-- EXERCISE DIRECTIONS --
Answer these questions using the mailing-list reply on the clocksource patch.
(a) What CONFIG_HZ value do Fedora kernels have, and what value do Ubuntu kernels have?
(b) What option, when added at boot, should make the Fedora ISO images reach the GUI installer screen much faster?
(c) What qemu-kvm version failed to reproduce the problem on a physical host PC?

Re: [PATCH] clocksource: disable irq when holding watchdog_lock.

From: Tetsuo Handa
Date: Fri Oct 27 2023 - 11:18:48 EST


On 2023/10/26 6:28, Thomas Gleixner wrote:
> I have no idea what the kernel, VirtualPox or Windoze are doing during
> that time. I fear you need to add some debug on your own or if
> VirtualPox has a monitor/debugger you might use that to inspect what the
> guest is doing.

Although VirtualBox has a debugger
( https://www.virtualbox.org/manual/ch12.html#ts_debugger ), I'm not familiar enough
to use it; I'd like to debug from the guest side.

I found a minimal kernel config.
Changing https://I-love.SAKURA.ne.jp/tmp/config-6.6-rc7-ok from CONFIG_HZ=250
to CONFIG_HZ=1000 likely reproduces this slowdown problem. This difference
explains that this problem is timing-dependent; something unexpected event is
happening while bringing up secondary CPUs.

Fedora kernels have CONFIG_HZ=1000 and Ubuntu kernels have CONFIG_HZ=250.
I guess that changing CONFIG_HZ value is nothing special from the point of
view of hypervisors and host OS.

Can somebody reproduce this problem using different hypervisors and host OS?
You can try whether booting e.g. Fedora-Everything-netinst-x86_64-Rawhide-20231018.n.0.iso ,
Fedora-Server-netinst-x86_64-37-1.7.iso , Fedora-Everything-netinst-x86_64-34-1.2.iso etc. with
"nosmp" option added reaches GUI installer screen much faster than booting these ISO images
without adding "nosmp" option. Alternatively, you can also build a vanilla kernel using
config-6.6-rc7-ok with CONFIG_HZ changed from 250 to 1000, and boot that kernel like
a bare kernel command line shown below.

Trying

/usr/libexec/qemu-kvm -m 4096 -smp 8 -nographic -append 'console=ttyS0,115200n8 panic=1' -no-reboot -kernel /boot/vmlinuz-6.6.0-rc7+

using qemu-kvm 1.5.3-175.el7_9.6.x86_64 on kernel 3.10.0-1160.102.1.el7.x86_64
on a physical host PC cannot reproduce this problem.

But trying

/usr/bin/qemu-system-x86_64 -m 4096 -smp 8 -nographic -append 'console=ttyS0,115200n8 panic=1' -no-reboot -kernel /boot/vmlinuz-6.6.0-rc7+

using qemu-system-x86 1:6.2+dfsg-2ubuntu6.15 on kernel 5.15.0-87-generic
on VirtualBox on Windows 11 reproduces similar slowdown (and 5.15.0-87-generic
kernel sometimes emits soft lockup messages).

Thus, someone might be able to reproduce this problem on a nested virtualization
environment.

-- DATASET ENTRIES --
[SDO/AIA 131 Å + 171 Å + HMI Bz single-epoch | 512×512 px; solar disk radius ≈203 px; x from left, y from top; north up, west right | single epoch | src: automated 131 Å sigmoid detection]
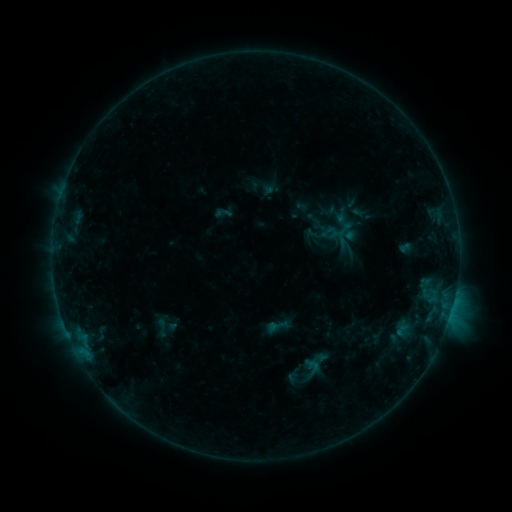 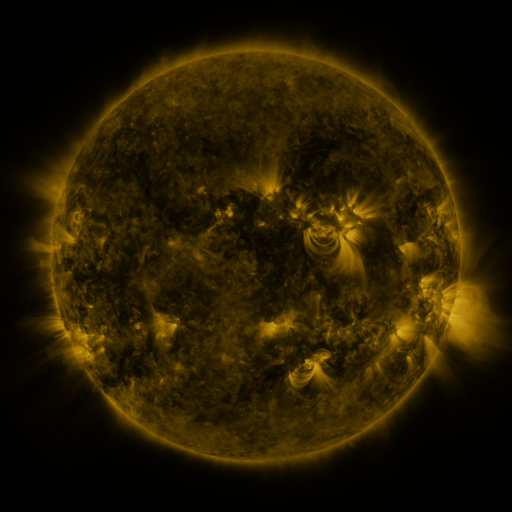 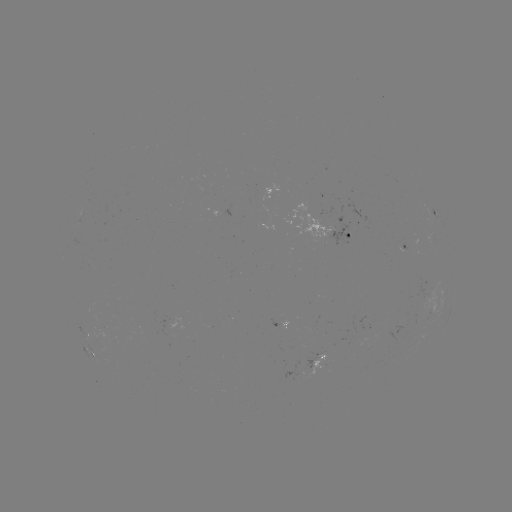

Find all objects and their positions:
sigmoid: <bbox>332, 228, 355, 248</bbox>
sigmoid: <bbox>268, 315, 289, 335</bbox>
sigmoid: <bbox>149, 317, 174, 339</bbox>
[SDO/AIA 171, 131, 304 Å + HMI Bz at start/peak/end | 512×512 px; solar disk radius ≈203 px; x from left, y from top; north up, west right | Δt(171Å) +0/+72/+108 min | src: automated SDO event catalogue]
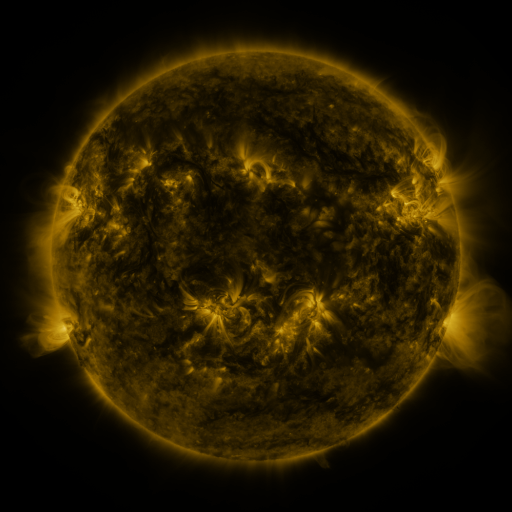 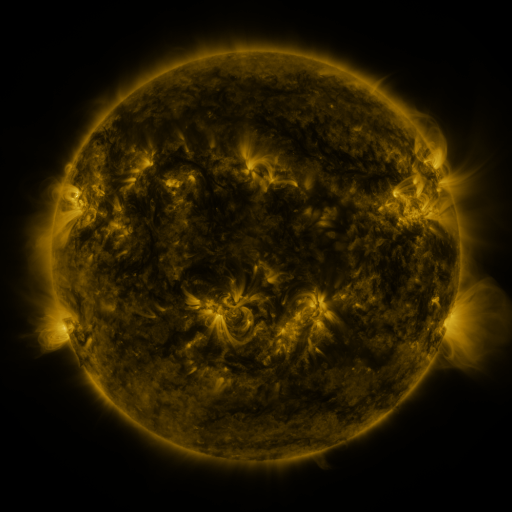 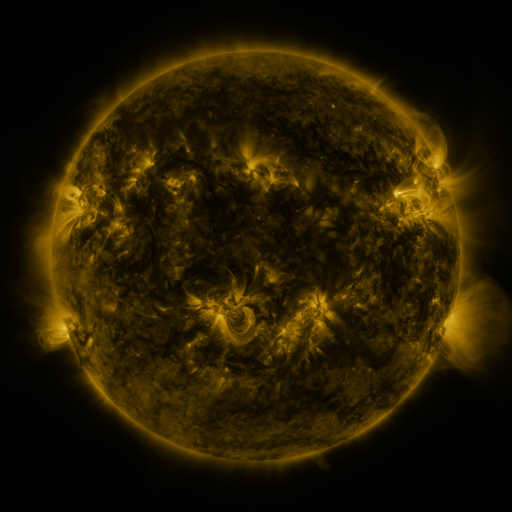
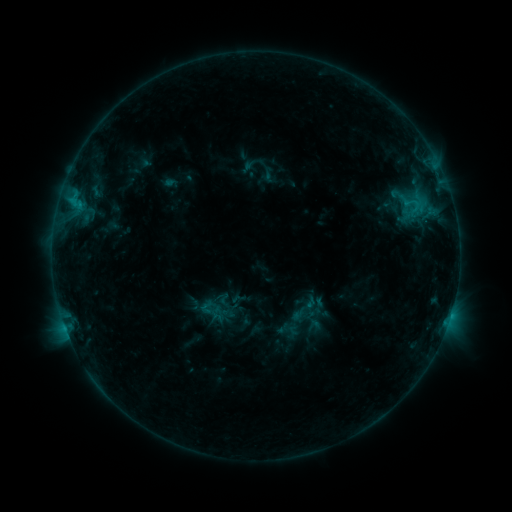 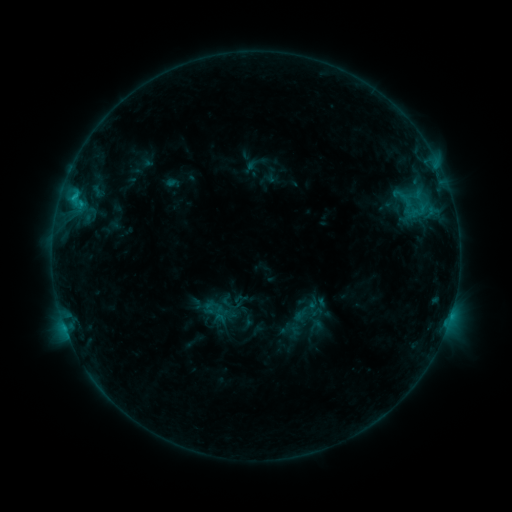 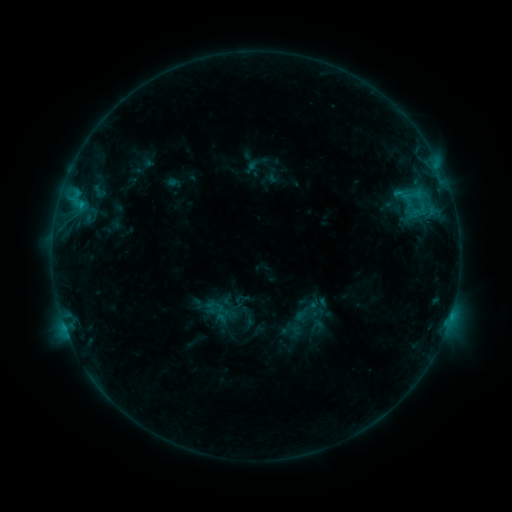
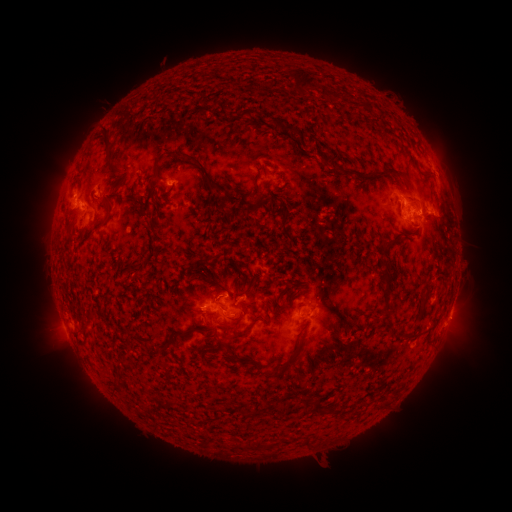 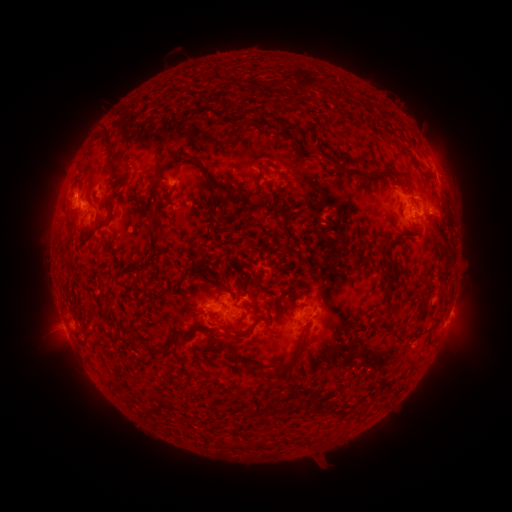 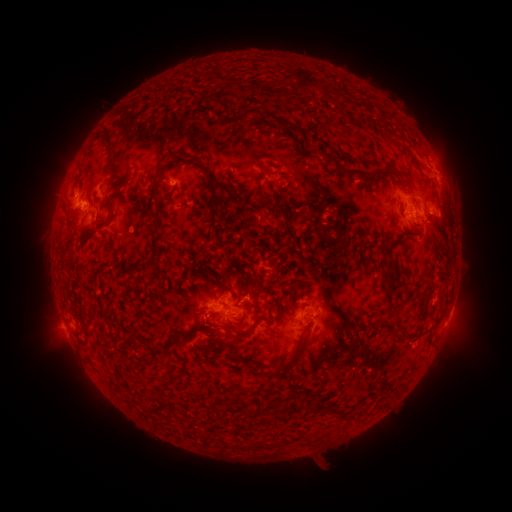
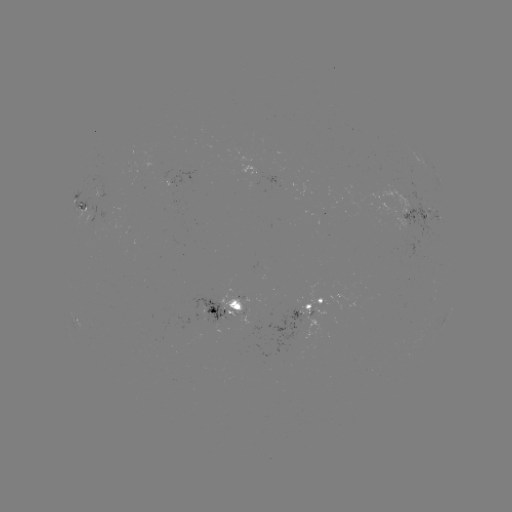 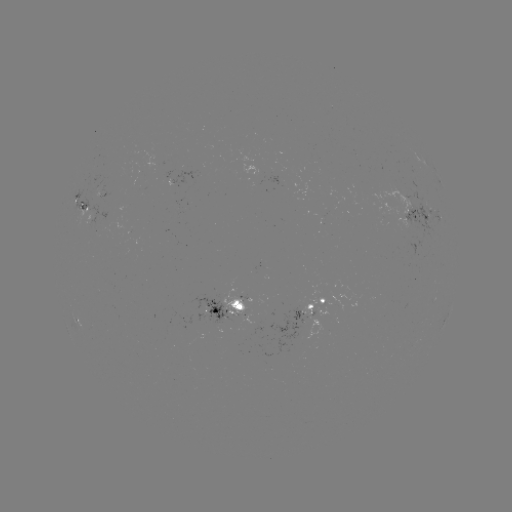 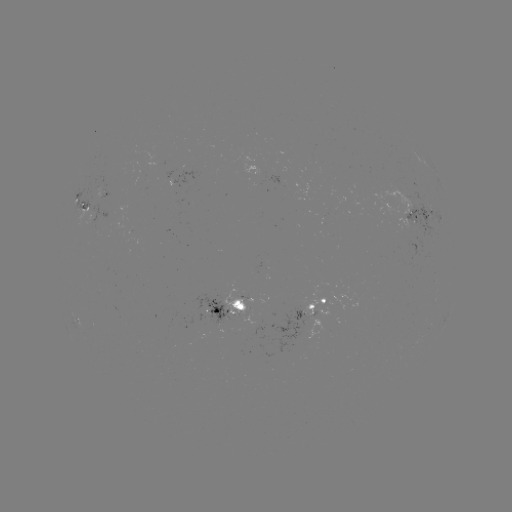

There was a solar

-- RESULT FOR THIS EXERCISE --
(a) Fedora kernels have CONFIG_HZ=1000, and Ubuntu kernels have CONFIG_HZ=250.
(b) The "nosmp" option.
(c) qemu-kvm 1.5.3-175.el7_9.6.x86_64, running on kernel 3.10.0-1160.102.1.el7.x86_64.